砂浜を、てくてくてくてく、と歩いてゆく。
黄色いショベルカーが二台、砂浜に放置されている。近づいてみると、ヤンマーディーゼル車だ。せっかくなのでショベルカーの出っ張ったところに腰掛けて、小さな声でヤンマーの歌を歌う。大きなものから小さなものまで動かす力〜♪のあたりで頭の上を見ると満天の星だ。周りの散歩人たちは、おのおの夜空に没頭している。
すごいなあ。吸い込まれるのが怖くないのだろうか。
満点の星にドキドキしながら、眺めるともなしに暗い海を眺めていると、後ろから声がした。振り向くと、アパートの隣に住むポーランド人夫婦である。二人は、夜空を見にきたのだと言って、マフラーをきゅっと締め直した。
砂浜に佇み、夜空に顔を向けながら、隣に住む夫婦は語り出すーー外国で息子を育てるのは本当に大変だよ。親がフランス語を教えてやれないからね。しかも中学生だから、反抗期真っ盛り。たまに息子が一人きりになりたがるから、そんな日は彼のためにアパートを出て、こうやって夫婦で夜空を見にくるんだ。ああ、ポーランドの夜空と一緒だなあ。そう思いながら夜空に吸われるのは気分がいいね。今夜が満月でよかった。
なるほどーー吸い込まれるのが平気なのか。

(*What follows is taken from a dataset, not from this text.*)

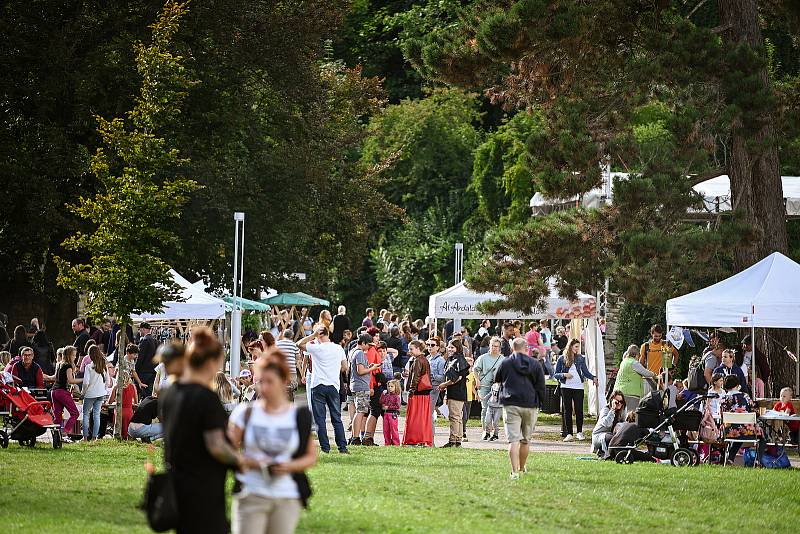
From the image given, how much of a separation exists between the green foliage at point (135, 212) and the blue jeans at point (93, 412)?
1.40m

しかも吸われつつ、嬉しがる余裕まであるとは。
それとも、私が夜空を怖がりすぎなのかしら。
そういえば、岡本太郎『美の呪力』(新潮文庫)には、夜についての一章があったと思い、アパートに帰ってから読んでみた。
昼はひたむきに輝き、夜は透明でしかも混沌のままひろがる(…)私はビザンチンの「夜」をおもいおこす。たとえばサン・マルコ大聖堂のドームいっぱいにひろがる金色。(…)またラベンナのモザイクの、真青にはりつめた夜空のきらめき。(…)青くてもいいし、金色でも良い。少しもかまわないのだ。黒々とした宇宙への感動を、たまたまブルーにし、またたまたま金にして、迷わない。矛盾に対してまったく平気である。そこに「絶対」が出現する。中世において、人は矛盾に対面しながら透明でありえた。(…)「神は死んだ」と近代精神は宣言した。だがこの青の空間、金色の夜は、そのような思考を超えて生きている。岡本の言葉でいうと、昼は「世界」で、夜は「宇宙」だ。そしてその宇宙は、単純なる畏怖に転化するようなものではなく、むしろ矛盾を秘めた澄明へとどこまでもひろがる性質を持っている。生活というものが完全に地に根ざし、誰もが汗水を流して働いた中世の人々にとって、昼の過酷さに対立するように、夜とは純潔だったのだ。